The capacitor has a charging process and a discharging process. In a DC circuit, a capacitor is charged and stored, and a certain DC voltage can be measured. When fully charged, the capacitor will block the DC current. When the capacitor is discharged, a current will appear again until the discharge is complete, and then the current will stop until the next charging process begins. Direct current does not change polarity, therefore, the charging or discharging process must be started by switching the circuit.

Figure 1 shows a basic switching circuit that can start the charging and discharging process. The working steps are as follows:

1) S1 and S2 are disconnected, and the voltage on C is 0V.

2) S1 is closed.

3) C starts to charge, and the current flows out from the negative terminal of E, through R1 and S1 to the positive terminal of E. C charges to the voltage of E, and then the current ceases.

4) S1 is open and S2 is closed.

5) C begins to discharge, and the current flows from the negative terminal of C and returns to the positive terminal of C through R1. When the voltage on C is zero, the current ceases.

In fact, the current does not really pass through the capacitor, because the dielectric between the capacitor plates is an insulator. But in the external circuit, there is indeed current flowing back and forth, and it looks like there is current flowing through the capacitor. During charging, electrons leave the capacitor plate connected to the positive electrode of the battery, and enter the plate connected to the negative electrode of the battery through an external circuit.

The capacitor does not block the alternating current and allows the alternating current to flow back and forth, because the alternating current is constantly changing its polarity, which is equivalent to continuously performing the circuit switching process shown in Figure 1. Figure 2 shows the process of AC charging and discharging the capacitor. The sine wave changes its polarity every half cycle. In the positive half cycle, the capacitor is first charged to the external voltage, and then discharged when the external voltage drops to zero. In the negative half cycle, the capacitor is first negatively charged to the external voltage, and then discharged when the external voltage rises to zero. As mentioned earlier, no current flows through the capacitor, but there is indeed current flowing back through the external circuit connected to the plates. (The capacitor symbol in Figure 1 and Figure 2 represents a non-polarized capacitor, which can be used in DC or AC circuits.)

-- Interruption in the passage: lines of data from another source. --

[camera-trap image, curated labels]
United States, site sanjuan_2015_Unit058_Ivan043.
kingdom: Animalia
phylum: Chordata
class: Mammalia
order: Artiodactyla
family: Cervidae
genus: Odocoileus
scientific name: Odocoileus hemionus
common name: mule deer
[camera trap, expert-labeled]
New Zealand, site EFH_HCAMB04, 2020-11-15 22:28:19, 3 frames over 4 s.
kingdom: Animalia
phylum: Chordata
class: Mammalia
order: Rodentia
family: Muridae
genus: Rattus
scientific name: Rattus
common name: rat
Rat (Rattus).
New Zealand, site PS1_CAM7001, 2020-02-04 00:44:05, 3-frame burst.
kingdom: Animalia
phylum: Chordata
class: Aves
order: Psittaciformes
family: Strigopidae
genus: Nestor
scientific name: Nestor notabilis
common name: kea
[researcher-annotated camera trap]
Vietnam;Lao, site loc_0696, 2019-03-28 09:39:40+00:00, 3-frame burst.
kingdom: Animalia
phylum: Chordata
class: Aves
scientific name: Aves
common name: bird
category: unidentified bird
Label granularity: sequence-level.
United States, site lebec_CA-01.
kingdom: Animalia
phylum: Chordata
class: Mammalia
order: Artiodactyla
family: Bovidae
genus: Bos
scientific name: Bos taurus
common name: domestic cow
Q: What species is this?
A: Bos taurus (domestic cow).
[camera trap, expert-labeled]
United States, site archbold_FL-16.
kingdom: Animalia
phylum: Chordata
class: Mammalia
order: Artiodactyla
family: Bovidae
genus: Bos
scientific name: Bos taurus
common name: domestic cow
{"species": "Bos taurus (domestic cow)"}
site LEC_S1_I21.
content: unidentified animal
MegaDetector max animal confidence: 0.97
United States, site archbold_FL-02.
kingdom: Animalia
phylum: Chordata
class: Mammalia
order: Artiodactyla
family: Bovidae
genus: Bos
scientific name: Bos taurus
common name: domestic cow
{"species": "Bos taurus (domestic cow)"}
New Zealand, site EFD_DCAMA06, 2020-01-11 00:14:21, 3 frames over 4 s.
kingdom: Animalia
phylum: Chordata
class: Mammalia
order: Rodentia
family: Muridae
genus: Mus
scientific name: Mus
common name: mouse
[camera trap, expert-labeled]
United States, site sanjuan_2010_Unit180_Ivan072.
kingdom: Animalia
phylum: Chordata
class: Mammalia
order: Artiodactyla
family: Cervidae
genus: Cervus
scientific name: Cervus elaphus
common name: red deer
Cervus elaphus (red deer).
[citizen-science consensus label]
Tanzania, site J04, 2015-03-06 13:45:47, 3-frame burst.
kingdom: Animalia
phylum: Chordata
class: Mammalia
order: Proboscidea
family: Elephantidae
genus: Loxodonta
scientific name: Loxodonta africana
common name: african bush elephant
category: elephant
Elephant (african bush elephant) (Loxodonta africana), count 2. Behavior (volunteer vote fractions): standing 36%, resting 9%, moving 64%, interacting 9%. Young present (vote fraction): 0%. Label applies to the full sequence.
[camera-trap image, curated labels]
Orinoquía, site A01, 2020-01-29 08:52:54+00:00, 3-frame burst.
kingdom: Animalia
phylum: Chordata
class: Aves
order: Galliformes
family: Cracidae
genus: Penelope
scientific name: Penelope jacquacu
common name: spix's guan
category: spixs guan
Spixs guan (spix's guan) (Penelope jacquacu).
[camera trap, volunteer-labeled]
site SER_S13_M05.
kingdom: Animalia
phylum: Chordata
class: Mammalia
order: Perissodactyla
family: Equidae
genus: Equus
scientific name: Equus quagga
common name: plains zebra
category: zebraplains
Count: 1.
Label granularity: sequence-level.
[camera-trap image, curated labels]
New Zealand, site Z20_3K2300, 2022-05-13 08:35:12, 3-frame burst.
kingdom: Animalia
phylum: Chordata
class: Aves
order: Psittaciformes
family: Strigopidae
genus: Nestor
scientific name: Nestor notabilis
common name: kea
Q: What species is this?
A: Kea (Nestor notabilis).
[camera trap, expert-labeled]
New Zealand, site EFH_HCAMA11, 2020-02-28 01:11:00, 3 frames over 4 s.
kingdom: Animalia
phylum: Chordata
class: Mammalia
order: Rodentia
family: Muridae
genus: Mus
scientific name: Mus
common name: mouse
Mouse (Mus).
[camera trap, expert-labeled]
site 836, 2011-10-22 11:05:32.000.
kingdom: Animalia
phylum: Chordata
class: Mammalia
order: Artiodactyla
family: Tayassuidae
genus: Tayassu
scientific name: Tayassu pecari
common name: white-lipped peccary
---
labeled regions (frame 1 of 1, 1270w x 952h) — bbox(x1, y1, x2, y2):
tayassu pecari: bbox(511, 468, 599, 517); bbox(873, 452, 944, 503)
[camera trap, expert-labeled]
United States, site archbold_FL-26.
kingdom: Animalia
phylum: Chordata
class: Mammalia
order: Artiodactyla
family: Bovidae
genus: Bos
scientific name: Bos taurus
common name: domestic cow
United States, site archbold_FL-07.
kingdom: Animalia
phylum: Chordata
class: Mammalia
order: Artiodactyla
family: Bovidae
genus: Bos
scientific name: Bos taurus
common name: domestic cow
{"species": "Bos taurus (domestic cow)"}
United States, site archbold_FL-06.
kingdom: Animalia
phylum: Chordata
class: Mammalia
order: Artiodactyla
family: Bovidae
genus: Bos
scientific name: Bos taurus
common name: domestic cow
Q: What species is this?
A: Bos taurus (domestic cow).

For a capacitor being charged, the current increases faster than the voltage increase, because a discharged capacitor is similar to a short circuit. The current passing through the short-circuit point is very large, and it takes a certain amount of time for electrons to move from one plate to another. The voltage of the capacitor will increase with the charging process.

In Figure 1, the current in the circuit will increase to the maximum immediately after the switch S1 is closed. In a low-resistance circuit, when the voltage across the capacitor just starts to rise, the current has reached its peak value, so the current and voltage are not synchronized. Figure 3 shows the phase shift between voltage and resistance. In a purely capacitive circuit, the current leads the voltage by 90°. When a resistor is added to the circuit, the phase shift between the power supply voltage and current will decrease.

In Figure 3, the charging and discharging curves are sine wave shapes. When the external voltage E just starts to rise in the positive direction, the current I has reached the positive peak value. When the external voltage reaches its peak value, the voltage across the capacitor also reaches its peak value, and the current drops to zero. When the external voltage begins to drop, the capacitor begins to discharge, and the current in the circuit begins to flow in the reverse direction. When the external voltage drops to zero, the capacitor voltage is zero and the current reaches a negative peak. When the external voltage crosses below the zero axis, the capacitor begins to charge in the reverse direction. When the external voltage reaches a negative peak, the current drops to zero. When the external voltage rises toward the zero axis, the current begins to flow in the positive direction and rises toward the positive peak value. When the capacitor voltage reaches the zero axis, the current reaches the positive peak value. Please note that the current always leads the applied voltage in phase.